From that pic I can still see Texture filrate, memory bandwidth, memory mhz and ROPS - so I'm not sure what are you trying to say here ??


----------



## niz04 (Sep 15, 2013)

topgear said:


> if you have a HD6950 then I'm sure you have unlocked it - unlocking is a process to unlock the dormant [ mostly bios locked ] shaders on a HD6950 to gain additional shaders counts for performance increment - doing so [ with clock speed increment ] makes a HD6950 [ 1408 shaders ] effectively a HD6970 [ 15087 shaders ]
> 
> From that pic I can still see Texture filrate, memory bandwidth, memory mhz and ROPS - so I'm not sure what are you trying to say here ??

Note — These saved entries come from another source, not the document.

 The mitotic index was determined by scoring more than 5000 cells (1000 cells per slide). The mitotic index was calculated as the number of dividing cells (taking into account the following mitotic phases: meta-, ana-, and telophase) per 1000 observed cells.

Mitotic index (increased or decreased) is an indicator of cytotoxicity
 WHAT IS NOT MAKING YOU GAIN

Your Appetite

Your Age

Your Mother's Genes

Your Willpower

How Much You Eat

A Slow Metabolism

they r lower than a normal 1gb 6950..why that happen...can u give me a instruction how to unlock it again


----------



## Nighthawk12 (Sep 15, 2013)

LOL u're using Iball PSU with HD 6950? Change it immediately it might blow ur system lol. HD 6950 is a very power hungry card afaik.


----------



## niz04 (Sep 16, 2013)

Nighthawk12 said:


> LOL u're using Iball PSU with HD 6950? Change it immediately it might blow ur system lol. HD 6950 is a very power hungry card afaik.

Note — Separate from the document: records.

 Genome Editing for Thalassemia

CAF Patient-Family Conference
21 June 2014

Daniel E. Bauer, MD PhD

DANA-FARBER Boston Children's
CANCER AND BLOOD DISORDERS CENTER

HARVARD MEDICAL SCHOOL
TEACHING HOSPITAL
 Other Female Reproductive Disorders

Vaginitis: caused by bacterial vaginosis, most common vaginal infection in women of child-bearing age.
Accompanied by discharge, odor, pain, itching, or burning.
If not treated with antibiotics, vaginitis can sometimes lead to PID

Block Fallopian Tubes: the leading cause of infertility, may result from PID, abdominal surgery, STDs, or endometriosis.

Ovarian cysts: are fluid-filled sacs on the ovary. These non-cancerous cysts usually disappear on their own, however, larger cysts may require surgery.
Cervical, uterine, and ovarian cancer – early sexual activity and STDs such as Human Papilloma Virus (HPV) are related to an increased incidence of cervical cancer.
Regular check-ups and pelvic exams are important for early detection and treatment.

lool too late to warn my psu is kind of F***** up today...i oced my xeon x3220 and ram while playing far cry 3 after 2 hr pc got automatic off ..i thought that because of heat of proccy and gpu but i tried to turn it on .bo luck...then i tried another hp oem psu all component r working...can u say which is the best budget psu for gaming and oc...and something about bios of gpu


----------



## Nighthawk12 (Sep 16, 2013)

Get atleast Seasonic Sii 520 (dunno the exact model) As HD 6950/6970 are very power hungry cards...


----------



## topgear (Sep 17, 2013)

niz04 said:


> lool too late to warn my psu is kind of F***** up today...i oced my xeon x3220 and ram while playing far cry 3 after 2 hr pc got automatic off ..i thought that because of heat of proccy and gpu but i tried to turn it on .bo luck...then i tried another hp oem psu all component r working...can u say which is the best budget psu for gaming and oc...and something about bios of gpu



don't think too much about the gpu bios now - first get a good PSu like the one suggested above and test the clock speeds of the gpu.


----------



## niz04 (Sep 17, 2013)

Nighthawk12 said:


> Get atleast Seasonic Sii 520 (dunno the exact model) As HD 6950/6970 are very power hungry cards...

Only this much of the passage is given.